AIM OF THE EXERCISE:
In the passage about media speculation in Dallas, write out the part that begins with the words "It was not surprising" and ends after the words "throughout the South.".

DOCUMENT:

=-=-=-=-=

It was not surprising that there would be some discussion of the fact that Dallas at the time was a hotbed of (peaceful and perfectly legitimate) anti-communist activity, just as the entire South that year had witnessed some violence (by definition, neither peaceful nor legitimate) against civil rights activists throughout the South.

In listing possible suspects, peaceful conservatives were deemed the most inviting target by mainstream media liberals pontificating in their New York City studios in search of their favorite political scapegoats.

The most aggressive purveyor of the notion that it "must be" (all together now) the "right wing" was reporter Bill Stout. It was left to Eric Sevareid (no "right-winger" he) to remind Mr. Stout that, "Well, of course, you don't know."

"Fair play" for whom

The network airwaves were filled with that fact-free idle guesswork until after Lee Harvey Oswald was captured in a theatre in another part of town, and the word was out that the gunman had been a member of the Fair Play for Cuba Committee.

=-=-=-=-=

MATERIAL PROVIDED:
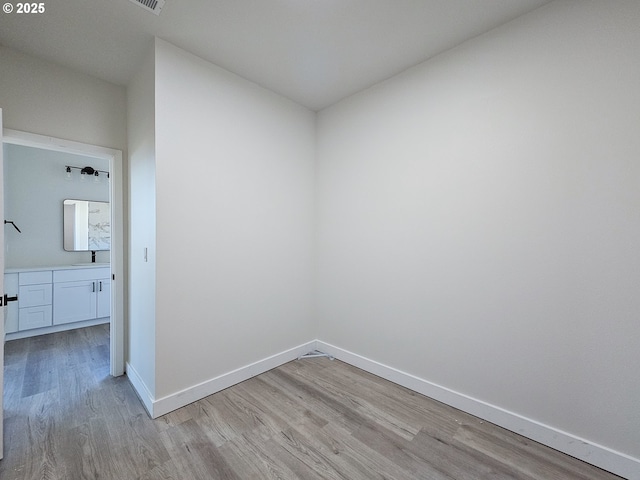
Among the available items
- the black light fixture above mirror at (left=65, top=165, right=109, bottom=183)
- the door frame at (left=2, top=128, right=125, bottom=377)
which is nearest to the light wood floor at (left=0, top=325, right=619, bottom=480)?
the door frame at (left=2, top=128, right=125, bottom=377)

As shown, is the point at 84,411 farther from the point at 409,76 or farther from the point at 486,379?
the point at 409,76

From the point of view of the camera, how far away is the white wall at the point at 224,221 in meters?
2.06

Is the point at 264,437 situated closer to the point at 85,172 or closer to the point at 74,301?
the point at 74,301

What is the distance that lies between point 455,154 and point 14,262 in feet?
18.9

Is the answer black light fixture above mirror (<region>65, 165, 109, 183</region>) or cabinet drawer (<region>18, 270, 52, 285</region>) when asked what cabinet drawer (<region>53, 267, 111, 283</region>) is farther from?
black light fixture above mirror (<region>65, 165, 109, 183</region>)

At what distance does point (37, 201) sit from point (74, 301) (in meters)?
1.60

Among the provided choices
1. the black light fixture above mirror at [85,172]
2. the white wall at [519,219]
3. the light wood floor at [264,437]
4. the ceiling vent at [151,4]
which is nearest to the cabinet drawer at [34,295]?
the light wood floor at [264,437]

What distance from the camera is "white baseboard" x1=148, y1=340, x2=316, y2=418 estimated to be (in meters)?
2.02

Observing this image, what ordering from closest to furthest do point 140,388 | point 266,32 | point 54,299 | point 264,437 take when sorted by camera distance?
point 264,437
point 266,32
point 140,388
point 54,299

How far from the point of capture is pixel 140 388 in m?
2.23

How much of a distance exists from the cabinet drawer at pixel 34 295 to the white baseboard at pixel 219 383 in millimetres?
3031

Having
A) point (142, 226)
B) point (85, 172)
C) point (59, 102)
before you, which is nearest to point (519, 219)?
point (142, 226)

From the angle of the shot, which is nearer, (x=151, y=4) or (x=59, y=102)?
(x=151, y=4)

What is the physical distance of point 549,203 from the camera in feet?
5.61
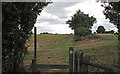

=-=-=-=-=

EXERCISE ANSWER:
It was not surprising that there would be some discussion of the fact that Dallas at the time was a hotbed of (peaceful and perfectly legitimate) anti-communist activity, just as the entire South that year had witnessed some violence (by definition, neither peaceful nor legitimate) against civil rights activists throughout the South.